-------- Record list

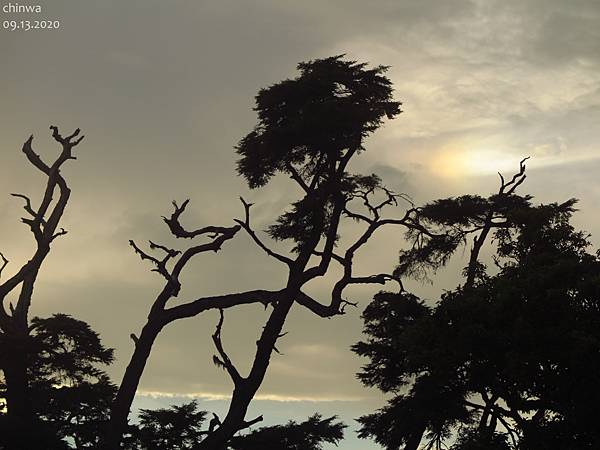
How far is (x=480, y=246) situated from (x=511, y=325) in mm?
9596

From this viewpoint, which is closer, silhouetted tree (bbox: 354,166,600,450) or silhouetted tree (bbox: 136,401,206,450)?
silhouetted tree (bbox: 354,166,600,450)

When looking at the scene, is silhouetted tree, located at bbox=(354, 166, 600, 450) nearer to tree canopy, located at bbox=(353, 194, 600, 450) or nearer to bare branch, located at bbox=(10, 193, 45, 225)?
tree canopy, located at bbox=(353, 194, 600, 450)

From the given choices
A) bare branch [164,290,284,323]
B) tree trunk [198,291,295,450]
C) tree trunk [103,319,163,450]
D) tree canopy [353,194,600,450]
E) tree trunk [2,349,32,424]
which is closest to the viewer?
tree canopy [353,194,600,450]

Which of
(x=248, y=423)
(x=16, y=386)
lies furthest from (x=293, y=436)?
(x=16, y=386)

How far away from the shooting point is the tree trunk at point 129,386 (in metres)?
31.5

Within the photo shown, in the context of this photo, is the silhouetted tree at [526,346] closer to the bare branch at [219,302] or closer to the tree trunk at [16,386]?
the bare branch at [219,302]

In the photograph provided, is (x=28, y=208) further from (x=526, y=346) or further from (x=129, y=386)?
(x=526, y=346)

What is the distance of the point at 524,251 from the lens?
2822 centimetres

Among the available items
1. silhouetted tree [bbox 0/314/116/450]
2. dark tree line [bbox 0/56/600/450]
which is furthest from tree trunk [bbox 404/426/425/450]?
silhouetted tree [bbox 0/314/116/450]

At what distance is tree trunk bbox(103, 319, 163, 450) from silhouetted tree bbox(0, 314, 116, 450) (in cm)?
120

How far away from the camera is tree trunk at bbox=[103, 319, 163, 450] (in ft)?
103

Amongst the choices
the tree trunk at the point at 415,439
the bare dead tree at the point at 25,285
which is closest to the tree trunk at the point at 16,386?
the bare dead tree at the point at 25,285

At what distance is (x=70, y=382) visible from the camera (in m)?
33.7

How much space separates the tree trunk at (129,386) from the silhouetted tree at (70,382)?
1.20 metres
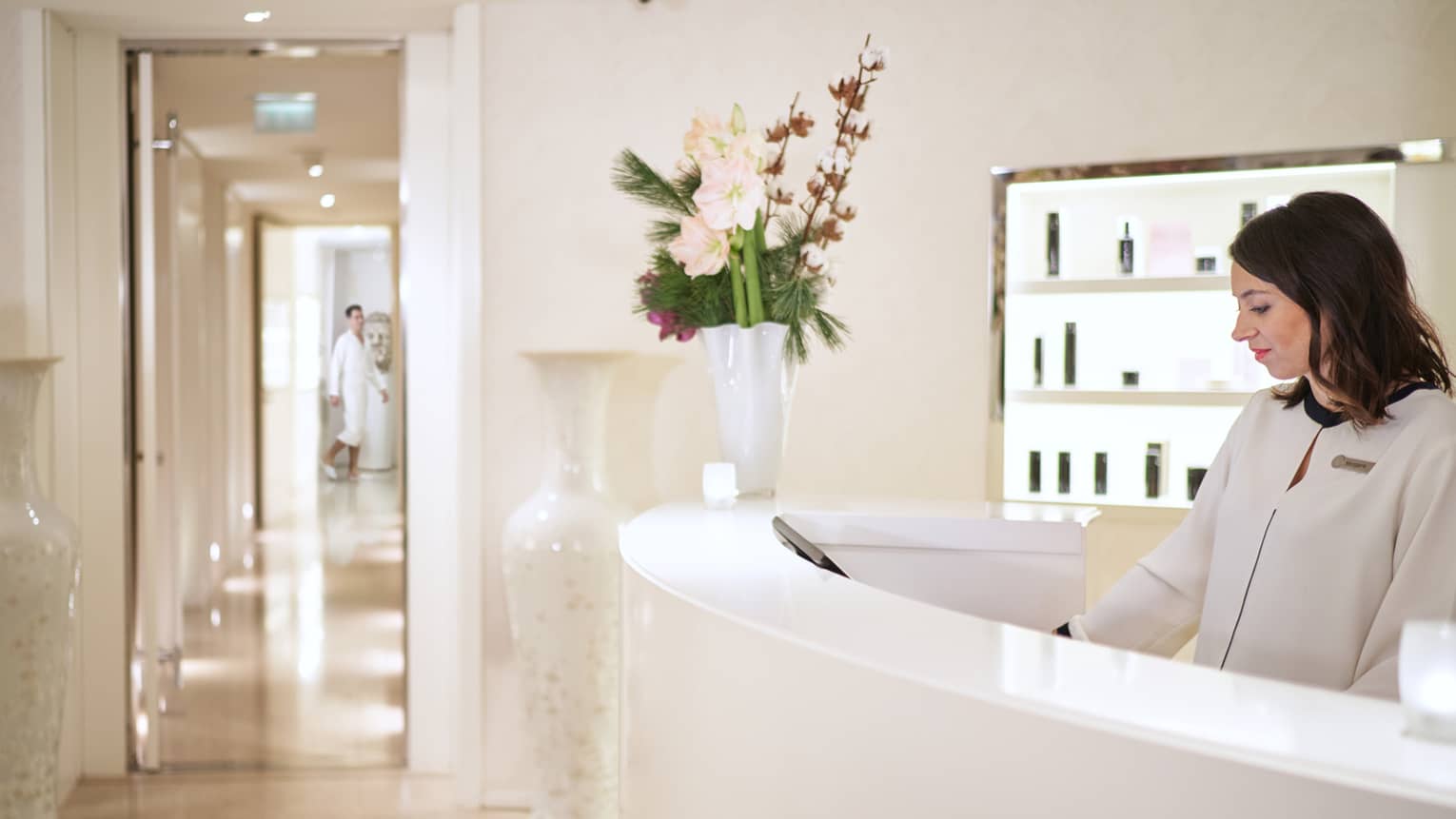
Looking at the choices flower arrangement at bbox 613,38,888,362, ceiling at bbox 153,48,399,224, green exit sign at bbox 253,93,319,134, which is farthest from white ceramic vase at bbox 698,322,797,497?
green exit sign at bbox 253,93,319,134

----------------

» Set task:
Copy the entries between the line holding "At what distance is tree" and the line holding "1.20 metres", inclusive, reproducing each line unchanged.

» Response for this exercise:
At what distance is tree trunk bbox(103, 319, 163, 450) from silhouetted tree bbox(0, 314, 116, 450) (in cm)?
120

How far away from the camera is tree trunk at bbox=[103, 319, 163, 450] (in ft)?
103

Amongst the choices
the tree trunk at the point at 415,439
the bare dead tree at the point at 25,285
which is closest to the tree trunk at the point at 16,386?
the bare dead tree at the point at 25,285

At what distance is (x=70, y=382) visible from the camera (in m)?
33.7

How much space separates the tree trunk at (129,386) from the silhouetted tree at (70,382)?
1.20 metres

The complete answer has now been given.